Dalam pandangan kami, tidak ada posisi yang nyata dan jelas mengenai senjata nuklir baik dalam hal politik atau hukum yang dapat diadopsi tanpa pemahaman yang rinci tentang konsekuensi langsung dari senjata nuklir ini pada manusia, infrastruktur medis dan lainnya. Hal ini juga penting untuk memahami dampak jangka panjang pada kesehatan manusia dan genetika bagi para manusia yang selamat, konsekuensi-konsekuensi yang telah dikonfirmasi dari penelitian dan semua hal yang telah disaksikan secara langsung atau dari perawatan yang dilakukan selama hampir tujuh dekade oleh rumah sakit Palang Merah Jepang di Hiroshima dan Nagasaki. Selain itu, satu hal yang tidak dapat diabaikan yaitu pandangan yang ditawarkan oleh pengetahuan iklim modern terhadap implikasi penggunaan senjata nuklir untuk iklim dunia dan produksi pangan. Dan yang terakhir adalah Negara-negara harus menjawab pertanyaan: Siapa yang akan membantu para korban dari senjata nuklir dan bagaimana caranya? Ini merupakan kesempatan yang unik dan bersejarah untuk mulai menangani isu-isu fundamental.
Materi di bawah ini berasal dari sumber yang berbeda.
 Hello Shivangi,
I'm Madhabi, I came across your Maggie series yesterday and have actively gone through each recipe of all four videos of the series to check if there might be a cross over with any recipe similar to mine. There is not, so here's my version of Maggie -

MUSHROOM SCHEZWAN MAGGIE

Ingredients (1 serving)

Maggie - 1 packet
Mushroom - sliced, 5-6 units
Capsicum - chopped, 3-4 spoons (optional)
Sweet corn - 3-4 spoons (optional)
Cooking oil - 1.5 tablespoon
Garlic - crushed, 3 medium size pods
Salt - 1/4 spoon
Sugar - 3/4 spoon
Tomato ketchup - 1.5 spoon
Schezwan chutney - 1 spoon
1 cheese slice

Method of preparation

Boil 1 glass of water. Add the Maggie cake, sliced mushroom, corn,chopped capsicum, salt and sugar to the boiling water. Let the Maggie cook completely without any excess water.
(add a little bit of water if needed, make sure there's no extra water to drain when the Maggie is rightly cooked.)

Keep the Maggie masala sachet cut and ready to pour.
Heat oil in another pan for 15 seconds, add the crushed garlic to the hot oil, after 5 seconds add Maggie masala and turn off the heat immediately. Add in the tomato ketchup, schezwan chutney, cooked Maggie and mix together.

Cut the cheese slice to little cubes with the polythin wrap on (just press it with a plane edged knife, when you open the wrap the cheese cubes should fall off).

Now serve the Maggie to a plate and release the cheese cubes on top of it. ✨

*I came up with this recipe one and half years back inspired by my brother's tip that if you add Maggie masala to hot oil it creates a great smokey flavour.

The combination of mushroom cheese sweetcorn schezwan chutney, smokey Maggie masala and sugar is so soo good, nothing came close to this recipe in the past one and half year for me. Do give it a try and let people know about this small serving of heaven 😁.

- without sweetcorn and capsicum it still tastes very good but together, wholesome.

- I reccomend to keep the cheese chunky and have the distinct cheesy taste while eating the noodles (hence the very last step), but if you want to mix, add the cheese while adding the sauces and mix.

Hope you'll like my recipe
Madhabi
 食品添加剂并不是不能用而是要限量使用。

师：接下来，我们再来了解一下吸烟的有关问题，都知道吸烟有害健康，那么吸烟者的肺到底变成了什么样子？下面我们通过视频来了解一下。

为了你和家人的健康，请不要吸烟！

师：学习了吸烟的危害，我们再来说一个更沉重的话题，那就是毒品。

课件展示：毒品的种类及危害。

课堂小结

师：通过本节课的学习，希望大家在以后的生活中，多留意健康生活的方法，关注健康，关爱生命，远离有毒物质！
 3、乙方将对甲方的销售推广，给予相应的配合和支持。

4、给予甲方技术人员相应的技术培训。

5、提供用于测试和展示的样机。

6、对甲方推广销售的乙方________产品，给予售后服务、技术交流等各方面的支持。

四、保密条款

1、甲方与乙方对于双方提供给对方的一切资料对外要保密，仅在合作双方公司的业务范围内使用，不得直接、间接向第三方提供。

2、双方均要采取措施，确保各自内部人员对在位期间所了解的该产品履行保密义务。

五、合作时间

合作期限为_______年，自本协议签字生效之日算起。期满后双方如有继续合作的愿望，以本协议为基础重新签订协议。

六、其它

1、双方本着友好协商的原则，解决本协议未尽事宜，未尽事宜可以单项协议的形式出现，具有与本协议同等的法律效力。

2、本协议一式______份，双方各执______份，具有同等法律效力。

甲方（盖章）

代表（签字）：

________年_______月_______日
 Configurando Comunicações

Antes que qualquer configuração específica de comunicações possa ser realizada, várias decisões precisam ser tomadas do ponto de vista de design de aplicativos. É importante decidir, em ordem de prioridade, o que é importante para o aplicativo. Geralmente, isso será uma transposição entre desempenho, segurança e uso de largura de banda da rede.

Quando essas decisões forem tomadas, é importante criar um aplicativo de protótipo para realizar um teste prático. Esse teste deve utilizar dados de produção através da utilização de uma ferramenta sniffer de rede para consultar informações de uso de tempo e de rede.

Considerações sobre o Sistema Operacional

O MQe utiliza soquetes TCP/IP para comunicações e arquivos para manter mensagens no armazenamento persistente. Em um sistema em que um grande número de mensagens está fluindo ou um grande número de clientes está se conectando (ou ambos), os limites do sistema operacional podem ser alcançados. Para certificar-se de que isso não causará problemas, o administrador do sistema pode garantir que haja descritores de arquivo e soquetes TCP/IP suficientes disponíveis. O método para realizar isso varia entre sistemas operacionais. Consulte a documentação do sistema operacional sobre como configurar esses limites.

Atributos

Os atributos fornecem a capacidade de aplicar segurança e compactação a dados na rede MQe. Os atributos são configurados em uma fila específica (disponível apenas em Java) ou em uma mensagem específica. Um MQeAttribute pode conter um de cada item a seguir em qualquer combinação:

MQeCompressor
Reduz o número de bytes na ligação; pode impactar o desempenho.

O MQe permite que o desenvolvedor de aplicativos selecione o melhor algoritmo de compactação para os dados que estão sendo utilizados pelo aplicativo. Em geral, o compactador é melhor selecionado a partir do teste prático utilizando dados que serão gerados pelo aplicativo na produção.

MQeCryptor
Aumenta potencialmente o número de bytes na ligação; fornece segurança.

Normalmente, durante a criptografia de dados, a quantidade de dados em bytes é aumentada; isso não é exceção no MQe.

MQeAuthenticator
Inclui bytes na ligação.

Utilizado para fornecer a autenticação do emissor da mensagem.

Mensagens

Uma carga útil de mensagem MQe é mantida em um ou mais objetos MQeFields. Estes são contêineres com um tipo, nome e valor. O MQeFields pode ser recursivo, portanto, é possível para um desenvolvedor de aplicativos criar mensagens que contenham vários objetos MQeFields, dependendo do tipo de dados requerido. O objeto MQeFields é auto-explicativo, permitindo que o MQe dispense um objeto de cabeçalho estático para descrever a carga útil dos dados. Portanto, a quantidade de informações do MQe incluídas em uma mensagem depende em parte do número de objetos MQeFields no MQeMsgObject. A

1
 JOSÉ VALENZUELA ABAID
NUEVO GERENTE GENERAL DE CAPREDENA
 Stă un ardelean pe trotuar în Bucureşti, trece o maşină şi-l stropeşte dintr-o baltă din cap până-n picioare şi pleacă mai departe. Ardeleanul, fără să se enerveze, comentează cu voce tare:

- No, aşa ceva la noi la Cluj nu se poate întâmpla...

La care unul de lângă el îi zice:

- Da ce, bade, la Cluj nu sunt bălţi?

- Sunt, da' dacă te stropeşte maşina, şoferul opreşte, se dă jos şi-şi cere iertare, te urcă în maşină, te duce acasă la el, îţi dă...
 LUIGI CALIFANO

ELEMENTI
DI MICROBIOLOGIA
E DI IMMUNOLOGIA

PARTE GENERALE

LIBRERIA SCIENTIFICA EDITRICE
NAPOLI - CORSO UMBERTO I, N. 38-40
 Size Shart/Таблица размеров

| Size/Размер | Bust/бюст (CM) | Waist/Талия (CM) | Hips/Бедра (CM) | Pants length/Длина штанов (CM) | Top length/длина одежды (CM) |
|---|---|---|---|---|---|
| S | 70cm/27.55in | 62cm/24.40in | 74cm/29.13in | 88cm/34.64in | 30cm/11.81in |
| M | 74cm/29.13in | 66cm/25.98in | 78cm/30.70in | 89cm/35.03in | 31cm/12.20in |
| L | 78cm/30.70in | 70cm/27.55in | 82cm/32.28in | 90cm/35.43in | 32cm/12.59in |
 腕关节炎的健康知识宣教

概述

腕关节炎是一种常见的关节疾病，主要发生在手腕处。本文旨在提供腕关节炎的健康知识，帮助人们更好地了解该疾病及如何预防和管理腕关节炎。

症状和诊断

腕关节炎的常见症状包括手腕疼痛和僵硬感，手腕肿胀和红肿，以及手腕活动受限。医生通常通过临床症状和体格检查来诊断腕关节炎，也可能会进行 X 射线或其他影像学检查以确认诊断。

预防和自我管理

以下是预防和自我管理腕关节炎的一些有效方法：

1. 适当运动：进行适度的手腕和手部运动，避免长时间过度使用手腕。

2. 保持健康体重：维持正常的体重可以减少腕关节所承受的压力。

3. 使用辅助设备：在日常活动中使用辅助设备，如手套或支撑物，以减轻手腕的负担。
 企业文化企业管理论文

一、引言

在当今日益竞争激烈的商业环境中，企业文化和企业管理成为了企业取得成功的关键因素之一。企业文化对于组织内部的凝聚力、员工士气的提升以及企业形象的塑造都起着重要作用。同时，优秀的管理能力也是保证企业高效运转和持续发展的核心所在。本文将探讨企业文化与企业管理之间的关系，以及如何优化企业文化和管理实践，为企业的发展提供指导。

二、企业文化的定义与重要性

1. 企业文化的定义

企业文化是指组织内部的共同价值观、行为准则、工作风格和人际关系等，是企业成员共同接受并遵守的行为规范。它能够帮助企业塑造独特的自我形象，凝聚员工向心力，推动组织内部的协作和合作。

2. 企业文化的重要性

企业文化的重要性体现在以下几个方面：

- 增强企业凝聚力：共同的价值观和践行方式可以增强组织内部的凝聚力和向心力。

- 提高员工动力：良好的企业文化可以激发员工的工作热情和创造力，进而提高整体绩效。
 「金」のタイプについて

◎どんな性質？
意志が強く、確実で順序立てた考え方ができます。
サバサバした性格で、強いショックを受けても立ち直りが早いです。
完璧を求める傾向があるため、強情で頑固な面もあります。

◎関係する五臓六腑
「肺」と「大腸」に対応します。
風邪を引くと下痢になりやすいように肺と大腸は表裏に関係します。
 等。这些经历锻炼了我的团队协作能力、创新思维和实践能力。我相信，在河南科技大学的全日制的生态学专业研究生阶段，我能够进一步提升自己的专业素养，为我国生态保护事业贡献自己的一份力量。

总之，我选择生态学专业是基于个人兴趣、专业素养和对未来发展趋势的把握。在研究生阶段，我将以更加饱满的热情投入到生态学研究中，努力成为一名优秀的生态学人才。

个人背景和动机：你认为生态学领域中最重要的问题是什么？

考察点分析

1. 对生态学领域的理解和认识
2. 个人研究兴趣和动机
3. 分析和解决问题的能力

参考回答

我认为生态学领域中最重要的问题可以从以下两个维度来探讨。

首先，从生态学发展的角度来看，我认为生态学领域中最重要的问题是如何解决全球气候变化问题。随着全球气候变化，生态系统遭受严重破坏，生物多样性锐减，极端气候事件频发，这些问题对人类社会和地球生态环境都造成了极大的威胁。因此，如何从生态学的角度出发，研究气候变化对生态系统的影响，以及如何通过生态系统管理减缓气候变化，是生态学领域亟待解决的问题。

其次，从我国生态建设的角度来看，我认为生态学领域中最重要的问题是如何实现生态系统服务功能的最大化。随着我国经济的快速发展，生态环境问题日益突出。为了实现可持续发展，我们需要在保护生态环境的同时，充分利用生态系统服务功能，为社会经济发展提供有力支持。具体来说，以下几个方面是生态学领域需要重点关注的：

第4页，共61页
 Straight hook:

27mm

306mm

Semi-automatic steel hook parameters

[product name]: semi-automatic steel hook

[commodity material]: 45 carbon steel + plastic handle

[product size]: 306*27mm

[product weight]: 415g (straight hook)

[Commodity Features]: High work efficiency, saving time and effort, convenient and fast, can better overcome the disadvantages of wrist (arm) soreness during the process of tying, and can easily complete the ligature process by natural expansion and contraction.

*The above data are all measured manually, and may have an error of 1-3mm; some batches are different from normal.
Sebagai penutup, saya yakin bahwa ketika Anda membicarakan masalah ini, Anda akan menyebarkan komitmen ICRC untuk mencegah penggunaan senjata nuklir di masa mendatang. Saya juga berharap bahwa anda akan didorong oleh peluang yang dihasilkan oleh konferensi ini dan dengan keyakinan bahwa dampak kemanusiaan dari senjata nuklir harus menjadi pusat perdebatan. Ini adalah momen penting untuk mengenali dan memahami konsekuensi-konsekuensinya, sehingga dapat memastikan bahwa masalah senjata nuklir ini akan menjadi topik utama untuk diskusi di masa depan.

Namun, kesadaran akan konsekuensi dari senjata nuklir masih belum cukup untuk memastikan pencegahan penggunaan dan penghapusan senjata nuklir. Kesadaran masyarakat, kepentingan media, dan komitmen berkelanjutan dari pihak berwenang terkait dari Negara sangat penting. Masyarakat internasional tidak selalu mengambil atas kesempatan untuk mencegah penderitaan manusia. Dalam hal senjata nuklir, pencegahan – termasuk pengembangan perjanjian yang mengikat secara hukum untuk melarang dan menghapus senjata tersebut – adalah satu-satunya cara selanjutnya.